201: The comparison, both experimental and theoretical, among a number
202: of techniques including our tree-based methods (3LT and 4LT) for
203: estimating range queries {\em inside} a bucket is reported in
204: Section \ref{sec-Estimation}. Therein, 3LT and 4LT are also
205: presented. From this analysis it results that 4LT has the best
206: performances in terms of accuracy. Thus, 4LT can be combined to
207: every bucked-based histogram for increasing its accuracy. Section
208: \ref{sec-Improved} presents a large set of experiments, conducted
209: by applying 4LT to two, well-known methods, {\em MaxDiff} and {\em
210: V-Optimal} \protect\cite{Poosala96Improved}. Results show high
211: improvements in the estimation of range queries w.r.t. to the
212: original methods --- of course, the comparisons are made at parity
213: of storage consumption so that the revised methods use less
214: buckets to compensate the additional storage for the 4LT indices.
215: The 4LT technique provides good results also when combined with
216: the very simple method {\em EquiSplit}, which consists in dividing
217: the histogram value domain into buckets of the same size so that
218: the bucket boundaries need not to be stored, thus obtaining a very
219: high number of buckets at the same compression rate.
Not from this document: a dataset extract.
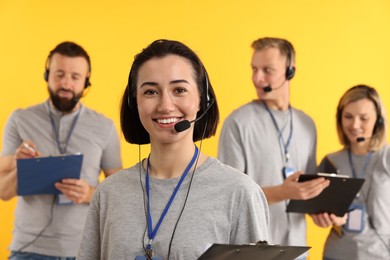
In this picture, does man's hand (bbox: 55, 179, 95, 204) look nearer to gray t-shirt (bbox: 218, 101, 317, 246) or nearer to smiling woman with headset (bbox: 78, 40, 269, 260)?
gray t-shirt (bbox: 218, 101, 317, 246)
We draw our
220: conclusions in Section \ref{sec-Conclusion}.
221:
222:
223:
224:
225:
226:
227: \section{Basic Definitions}\label{sec-preliminary}
228:
229: Given a relation $R$ and an attribute $X$ of $R$, a histogram for $R$ on
230: $X$ is constructed as follows. Let $\U = \{u_1, ... , u_m\}$ be
231: the set of all possible values (the {\em domain}) of $X$ and let
232: $u_i < u_{i+1}$, for each $i$, $1 \leq i <m$. The {\em frequency
233: set} for $X$ is the set $\F =\{f(u_1), ... , f(u_m) \} $ such that
234: for each $i$, $1 \leq i \leq m$, $f(u_i)$ is the number of
235: occurrences of the attribute value $u_i$ in the relation $R$. The
236: {\em cumulative frequency set} $\S =\{s_1, ... , s_m \}$ contains
237: the value $s_i = \sum_{j=1}^i f(u_j)$ for each attribute value
238: $u_i$. The {\em value set} $V=$ $\{u_i \in \U \ | \ f(u_i) > 0 \}$
239: is the active domain of $X$ in $R$ as it consists of all attribute
240: values actually occurring in the relation $R$ ({\em non-null
241: values}). Given any $u_i$ in $V$, the {\em spread} $d_i$ of $u_i
242: \in V$ for $1 \leq i < n$ is defined as 1 if $u_i$ is the last
243: non-null value or otherwise as the difference $u_j - u_{i}$, where
244: $u_{j}$ is the first non-null value for which $u_j > u_i$ (i.e.,
245: $d_i$ is the distance from $u_i$ to the next non-null value).
246:
247: A {\em bucket} $B$ for $R$ on $X$ is a 4-tuple $\langle inf, sup,
248: t, c \rangle$, where $u_{inf}$ and $u_{sup}$, $1 \leq inf \leq sup
249: \leq m$, are the boundaries of the domain range pertaining to the
250: bucket, $t$ is the number of non-null values occurring in the
251: range, and $c = \sum_{i=inf}^{sup} f(u_i)$ is the sum of
252: frequencies of all values in the range.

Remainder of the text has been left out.